This section introduces training to create your own models. You don't need to do this step
if you use pre-trained models for {doc}predict_cli
on your own images.
For training, you will need a dataset. See {doc}datasets
for instructions about a few popular datasets.
Training a model can take several days even with a good GPU. Many times existing models can be refined to avoid training from scratch.
A quick way to get started is with the training commands of the pre-trained models. The exact training command that was used for a model is in the first line of the training log file. Below are a few examples for various backbones.

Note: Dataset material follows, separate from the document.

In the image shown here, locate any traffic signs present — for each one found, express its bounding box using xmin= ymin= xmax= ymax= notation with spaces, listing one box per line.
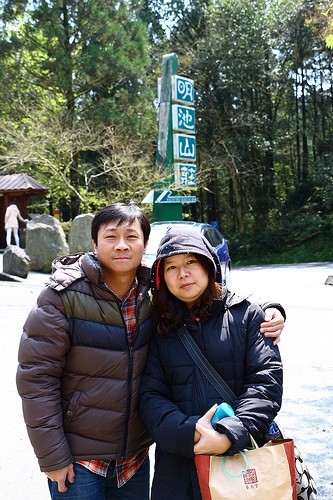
xmin=155 ymin=191 xmax=197 ymax=204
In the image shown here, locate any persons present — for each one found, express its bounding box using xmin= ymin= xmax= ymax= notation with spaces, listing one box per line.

Training and evaluation image sizes are unrelated in fully convolutional architectures like OpenPifPaf. Instance size distribution between training and evaluation needs to be preserved. The size of the image that surrounds the instance to detect has little impact: for humans of height 100px, it does not matter whether that is inside a $640\times480$ image or inside a 4k or 8k image. Therefore, you can keep the size of your training crops (selected with --square-edge
) quite small even when evaluating on large images. The default is --square-edge=385
for cocokp
and that is reasonable when most of the humans are not larger than 300px during evaluation.
The training crop size is a major factor for GPU memory consumption and for training time.
Every training log file contains the command that was used to train under the key args
. There is also a version
key that specifies the precise version of OpenPifPaf that was used to train, like "0.11.9+204.g987345" (generated by versioneer). This means that the last tag was 0.11.9, that there are 204 additional commits beyond that tag, and that the hash of the current commit is "987345" (without the "g" as that simply stands for git
). If you had uncommitted changes, there is an additional "dirty" suffix. Try to avoid "dirty" version numbers for training as it is impossible to tell whether you were just correcting a typo in the readme or had a substantial change that influences the training. Your local git command line client but also GitHub can compare to the short git hashes.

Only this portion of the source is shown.